Jeff Turner, who as county police chief served under Cohilas, is among his detractors, although he also gives his former boss his due.
"We didn't always see eye to eye on his management techniques," Turner said. "He served so many years helping the citizens of Clayton County. He is to be commended for that."
County commissioners removed Turner as police chief last December because of a series of allegations ranging from insubordination to mishandling of sexual harassment complaints against officers and firearms that were unaccounted for. Many of the charges later proved to be unfounded. Turner was convinced Cohilas played a role in his removal.
"He was a direct cause of me being transferred from the police department," said Turner, who now teaches criminal justice at a local college.
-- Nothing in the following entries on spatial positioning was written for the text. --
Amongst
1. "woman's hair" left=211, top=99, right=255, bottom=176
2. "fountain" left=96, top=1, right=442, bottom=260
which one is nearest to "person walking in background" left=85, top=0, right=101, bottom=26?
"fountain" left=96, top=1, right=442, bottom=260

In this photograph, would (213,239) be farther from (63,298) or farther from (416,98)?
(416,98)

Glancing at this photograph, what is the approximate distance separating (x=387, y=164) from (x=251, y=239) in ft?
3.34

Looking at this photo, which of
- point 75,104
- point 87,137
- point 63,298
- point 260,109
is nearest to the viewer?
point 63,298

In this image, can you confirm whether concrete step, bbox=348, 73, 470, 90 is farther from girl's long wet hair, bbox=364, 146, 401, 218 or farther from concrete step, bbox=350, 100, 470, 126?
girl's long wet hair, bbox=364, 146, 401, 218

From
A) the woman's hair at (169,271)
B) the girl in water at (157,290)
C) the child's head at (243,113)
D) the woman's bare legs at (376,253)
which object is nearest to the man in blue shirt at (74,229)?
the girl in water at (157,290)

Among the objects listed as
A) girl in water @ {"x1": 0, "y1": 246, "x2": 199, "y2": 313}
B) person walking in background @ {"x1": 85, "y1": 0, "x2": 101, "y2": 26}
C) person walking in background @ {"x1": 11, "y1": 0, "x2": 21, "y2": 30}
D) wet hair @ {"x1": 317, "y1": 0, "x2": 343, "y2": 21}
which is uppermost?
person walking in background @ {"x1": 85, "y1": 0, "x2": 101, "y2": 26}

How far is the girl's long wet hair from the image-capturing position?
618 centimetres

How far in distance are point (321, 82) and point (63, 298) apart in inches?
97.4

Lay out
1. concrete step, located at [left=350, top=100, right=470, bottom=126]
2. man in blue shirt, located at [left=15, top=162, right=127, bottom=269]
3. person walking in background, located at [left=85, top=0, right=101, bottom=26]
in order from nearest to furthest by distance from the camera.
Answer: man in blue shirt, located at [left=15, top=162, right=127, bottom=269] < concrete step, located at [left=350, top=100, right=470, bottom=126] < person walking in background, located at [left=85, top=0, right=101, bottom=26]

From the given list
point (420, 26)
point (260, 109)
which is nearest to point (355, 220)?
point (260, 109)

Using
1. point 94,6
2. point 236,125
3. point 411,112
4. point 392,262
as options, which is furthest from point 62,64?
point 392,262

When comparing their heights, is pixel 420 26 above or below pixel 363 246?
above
Cohilas brushes that claim side.
"I could see where Jeff Turner would choose to believe that rather than face the truth that he was transferred by the Clayton County Board of Commissioners as a result of a fair and objective audit that was conducted by the internal auditing department of Clayton County government, which found serious deficiencies in the department under his command and control," he said.
Cohilas spent much of his early career juggling his duties as a firefighter with other jobs, which included working as a private investigator for a law firm and doing research for lawmakers. In June 2001, at 45, Cohilas became the youngest fire chief in the county's history. Four years later, he was named director of the county's Emergency Management Agency when commissioners put the agency under the fire department.
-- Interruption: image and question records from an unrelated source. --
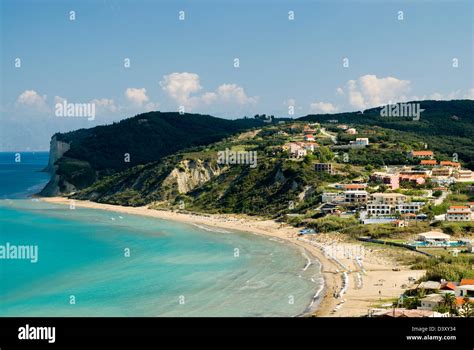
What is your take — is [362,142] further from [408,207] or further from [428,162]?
[408,207]

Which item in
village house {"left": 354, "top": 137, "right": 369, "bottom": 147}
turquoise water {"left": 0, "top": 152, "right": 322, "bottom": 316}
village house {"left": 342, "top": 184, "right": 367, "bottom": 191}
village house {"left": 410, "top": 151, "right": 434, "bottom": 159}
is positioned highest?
village house {"left": 354, "top": 137, "right": 369, "bottom": 147}

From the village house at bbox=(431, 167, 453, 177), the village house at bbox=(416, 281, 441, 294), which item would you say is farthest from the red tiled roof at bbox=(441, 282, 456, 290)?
the village house at bbox=(431, 167, 453, 177)

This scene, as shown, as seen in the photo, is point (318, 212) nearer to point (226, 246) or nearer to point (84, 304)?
point (226, 246)

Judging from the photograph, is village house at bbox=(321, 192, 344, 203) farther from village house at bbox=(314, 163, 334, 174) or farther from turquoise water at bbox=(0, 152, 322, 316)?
turquoise water at bbox=(0, 152, 322, 316)

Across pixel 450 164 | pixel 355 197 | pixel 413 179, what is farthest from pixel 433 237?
pixel 450 164
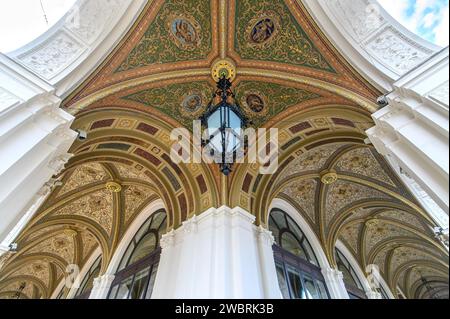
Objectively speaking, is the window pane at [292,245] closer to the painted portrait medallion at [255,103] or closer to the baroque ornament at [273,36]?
the painted portrait medallion at [255,103]

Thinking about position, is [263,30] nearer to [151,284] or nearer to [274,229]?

In charge of Clayton's Fire and Emergency Services, Cohilas expanded, improved and committed $8 million to the department's infrastructure, making it one of the newest and most technologically advanced in the state. He hired more than 100 people and set up a leadership development program to mentor and prepare fire department personnel for management jobs. On his watch, the department became more involved in the community, raising thousands of dollars over the years for various charities and won numerous awards.
David Wilson says he was one firefighter who crossed Cohilas and then felt his wrath. Wilson reported Cohilas to state officials for ignoring regulations and burning abandoned homes without the necessary permits. Wilson said he was demoted and endured several uncomfortable years in the department before retiring last year.
"He's a very vindictive man," Wilson said.
Cohilas replies, "David Wilson’s comments are patently false. If there was an ounce of truth to his false allegations, the state of Georgia would have cited the department and your paper would have reported it. The truth is David Wilson was demoted as a result of his poor performance and my decision was upheld by the Clayton County Civil Service Board."
Many elected officials officials praised Cohilas' service, even those who have had disputes with him in the past.
"Chief Cohilas has truly served the residents of Clayton County, " Bell said. "... I will miss both the man and the dedicated public servant."
Title: Clayton County fire chief, chief of staff
Annual salary: $127,777
Born: Jersey City, N.J.
Education: High school graduate. Went to Atlanta trade school before joining the Fire Department. Attained all required training through state fire academy.
Post-retirement plans: "I'm going to take a little bit of time and catch my breath and spend time wth my family. My elderly father lives with us, and that's part of my familial responsibility. I also have some other career options in front of me, and I'm going to pursue them. I'd like to see what the next 10 to 12 years of my life hold."
Family: He and his wife, Terrie, have three sons and a daughter and five grandchildren.